The MD Anderson team is now in the process of integrating this resource with the patient data resource and plan in the future to add another resource that will contain RPPA data on patient-derived xenograft (PDX) samples.

"So people will be able to test their hypothesis moving from the patient cohorts to a cell line model to the PDX data," Liang said.

The MD Anderson team plans to continue adding to the resources, he said, noting that they will soon have data from more than 1,000 cancer cell lines.
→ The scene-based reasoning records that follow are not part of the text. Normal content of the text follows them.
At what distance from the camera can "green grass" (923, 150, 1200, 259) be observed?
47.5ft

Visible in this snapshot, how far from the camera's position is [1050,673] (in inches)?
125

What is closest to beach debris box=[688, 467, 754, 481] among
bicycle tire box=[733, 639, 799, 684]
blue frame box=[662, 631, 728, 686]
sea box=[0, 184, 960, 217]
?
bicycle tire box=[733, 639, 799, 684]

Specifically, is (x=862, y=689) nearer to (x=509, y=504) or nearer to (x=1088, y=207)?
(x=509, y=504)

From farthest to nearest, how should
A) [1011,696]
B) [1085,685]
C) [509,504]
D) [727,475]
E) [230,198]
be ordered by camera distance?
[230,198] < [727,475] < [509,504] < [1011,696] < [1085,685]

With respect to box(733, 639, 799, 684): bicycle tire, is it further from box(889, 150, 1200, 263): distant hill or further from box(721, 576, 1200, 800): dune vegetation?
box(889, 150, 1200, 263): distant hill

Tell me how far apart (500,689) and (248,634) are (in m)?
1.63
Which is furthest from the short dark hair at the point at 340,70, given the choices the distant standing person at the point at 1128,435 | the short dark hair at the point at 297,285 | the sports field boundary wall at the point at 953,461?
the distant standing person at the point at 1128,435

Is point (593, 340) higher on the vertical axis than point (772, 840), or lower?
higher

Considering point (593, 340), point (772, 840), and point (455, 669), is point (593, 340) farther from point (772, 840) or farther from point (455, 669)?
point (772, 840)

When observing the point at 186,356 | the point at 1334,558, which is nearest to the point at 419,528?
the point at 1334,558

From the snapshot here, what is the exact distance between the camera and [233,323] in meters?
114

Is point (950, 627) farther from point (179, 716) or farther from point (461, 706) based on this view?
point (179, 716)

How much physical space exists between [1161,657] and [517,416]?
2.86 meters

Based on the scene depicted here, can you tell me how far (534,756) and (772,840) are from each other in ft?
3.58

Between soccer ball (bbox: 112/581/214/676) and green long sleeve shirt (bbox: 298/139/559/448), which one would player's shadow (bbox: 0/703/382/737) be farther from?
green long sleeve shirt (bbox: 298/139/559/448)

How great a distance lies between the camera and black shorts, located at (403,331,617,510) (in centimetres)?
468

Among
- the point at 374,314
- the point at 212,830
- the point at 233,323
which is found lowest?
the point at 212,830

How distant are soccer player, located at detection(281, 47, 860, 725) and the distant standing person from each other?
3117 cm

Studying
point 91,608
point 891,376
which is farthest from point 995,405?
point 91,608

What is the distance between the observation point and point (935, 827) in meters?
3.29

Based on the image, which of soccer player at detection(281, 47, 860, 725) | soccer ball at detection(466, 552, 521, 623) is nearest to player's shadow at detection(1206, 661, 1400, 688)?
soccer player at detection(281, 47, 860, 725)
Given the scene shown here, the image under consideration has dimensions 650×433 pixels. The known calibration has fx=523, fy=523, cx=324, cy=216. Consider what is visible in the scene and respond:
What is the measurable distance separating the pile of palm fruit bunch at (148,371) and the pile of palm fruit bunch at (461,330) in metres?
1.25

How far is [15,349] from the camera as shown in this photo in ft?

They currently have patient sample data from more than 8,000 patients, most of which came from work on the NCI's Cancer Genome Atlas project, for which Mills has led the proteomic characterization efforts. This patient data comprises MD Anderson's Cancer Proteome Atlas (TCPA), a database of RPPA-based analyses that Mills launched in 2013.

MD Anderson was in 2015 named the site of one of the NCI's Genome Characterization Centers. The center's GCC, which Mills heads, is focused on proteomic analysis, and RPPA analyses in particular and participates in a number of NCI initiatives including the Exceptional Responders Initiative, the ALCHEMIST precision medicine trials, the Cancer Driver Discovery Project, the Cancer Trials Support Unit, and the Cancer Therapy Evaluation Program.

This status, Liang said, provides the center with a steady flow of samples, data from which he and his colleagues plan to continue to add to their databases.

"We are going to receive a lot of samples from these sort of consortium projects, so we will continue to incorporate this new data into this proteomics resource," he said.